PAYNE, GATES, FARTHING AND RADD, P.C.
Attorneys and Counsellors at Law
Dominion Tower, Fifteenth Floor
999 Waterside Drive
Norfolk, Virginia 23510
Telephone: (757) 640-1500
Fax: (757) 627-6583
E-Mail: rhogge@paynegates.com
www.PayneGates.com
www.VirginiaLaborLaw.com
May
1998
Preface
This outline
describes, in a summary fashion, certain provisions of
Fair Labor Standards Act.
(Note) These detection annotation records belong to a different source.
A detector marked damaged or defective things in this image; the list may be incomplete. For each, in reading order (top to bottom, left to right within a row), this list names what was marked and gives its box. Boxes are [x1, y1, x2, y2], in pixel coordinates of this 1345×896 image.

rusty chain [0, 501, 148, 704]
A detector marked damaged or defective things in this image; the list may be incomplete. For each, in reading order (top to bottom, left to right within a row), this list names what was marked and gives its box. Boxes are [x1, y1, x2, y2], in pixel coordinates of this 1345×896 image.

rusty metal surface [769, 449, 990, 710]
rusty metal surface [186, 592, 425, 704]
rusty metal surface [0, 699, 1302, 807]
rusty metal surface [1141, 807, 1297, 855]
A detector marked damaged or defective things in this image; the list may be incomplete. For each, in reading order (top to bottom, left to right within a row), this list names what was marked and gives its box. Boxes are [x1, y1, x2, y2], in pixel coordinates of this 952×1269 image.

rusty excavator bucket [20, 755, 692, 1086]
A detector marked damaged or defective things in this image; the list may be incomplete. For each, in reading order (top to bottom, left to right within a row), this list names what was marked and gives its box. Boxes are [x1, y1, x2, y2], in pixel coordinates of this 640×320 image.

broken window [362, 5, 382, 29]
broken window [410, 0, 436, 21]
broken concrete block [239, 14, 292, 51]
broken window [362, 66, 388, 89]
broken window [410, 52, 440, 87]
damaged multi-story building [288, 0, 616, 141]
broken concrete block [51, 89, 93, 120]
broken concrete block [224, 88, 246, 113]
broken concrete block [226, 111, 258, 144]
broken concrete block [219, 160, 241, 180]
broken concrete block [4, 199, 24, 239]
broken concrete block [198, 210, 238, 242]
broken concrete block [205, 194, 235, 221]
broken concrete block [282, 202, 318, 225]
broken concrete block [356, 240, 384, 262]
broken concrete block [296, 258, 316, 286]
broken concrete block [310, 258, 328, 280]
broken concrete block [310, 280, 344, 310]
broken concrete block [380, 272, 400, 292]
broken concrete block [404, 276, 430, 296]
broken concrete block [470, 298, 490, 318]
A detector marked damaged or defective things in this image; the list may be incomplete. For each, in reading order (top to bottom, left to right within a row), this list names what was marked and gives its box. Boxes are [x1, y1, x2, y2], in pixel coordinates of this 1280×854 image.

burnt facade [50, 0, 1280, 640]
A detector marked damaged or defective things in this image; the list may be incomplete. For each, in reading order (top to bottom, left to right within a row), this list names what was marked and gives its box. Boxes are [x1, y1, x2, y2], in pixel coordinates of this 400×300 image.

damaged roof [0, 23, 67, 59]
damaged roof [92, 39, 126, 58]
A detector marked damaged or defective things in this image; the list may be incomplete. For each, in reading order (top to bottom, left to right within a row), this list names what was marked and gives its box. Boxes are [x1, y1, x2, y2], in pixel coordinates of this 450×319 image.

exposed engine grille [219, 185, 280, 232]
It
is provided solely for the information
Applicable
Statutory Provisions
Section 13(b)(1)
of the Fair Labor Standards Act provides an exemption from the maximum hours and
overtime requirements of FLSA Section 7. In general, the exemption is applicable
to any employee with respect to whom the Secretary of Transportation has power
to establish qualifications and maximum hours of service pursuant to the
provisions of Section 204 of the Motor Carrier Act of 1935.
29 C.F.R. § 782.1.
Applicability
of the Motor Carrier Exemption in General
The "Motor Carrier
Exemption" is applicable, under decisions of the U.S. Supreme Court, only
to an employee who is a driver, driver's helper, loader, or mechanic, and whose
work directly affects the safety of operation of motor vehicles on the public
highways in transportation in interstate or foreign commerce within the meaning
of the Motor Carrier Act. 29 C.F.R. § 782.2; Pyramid Motor Freight Corp.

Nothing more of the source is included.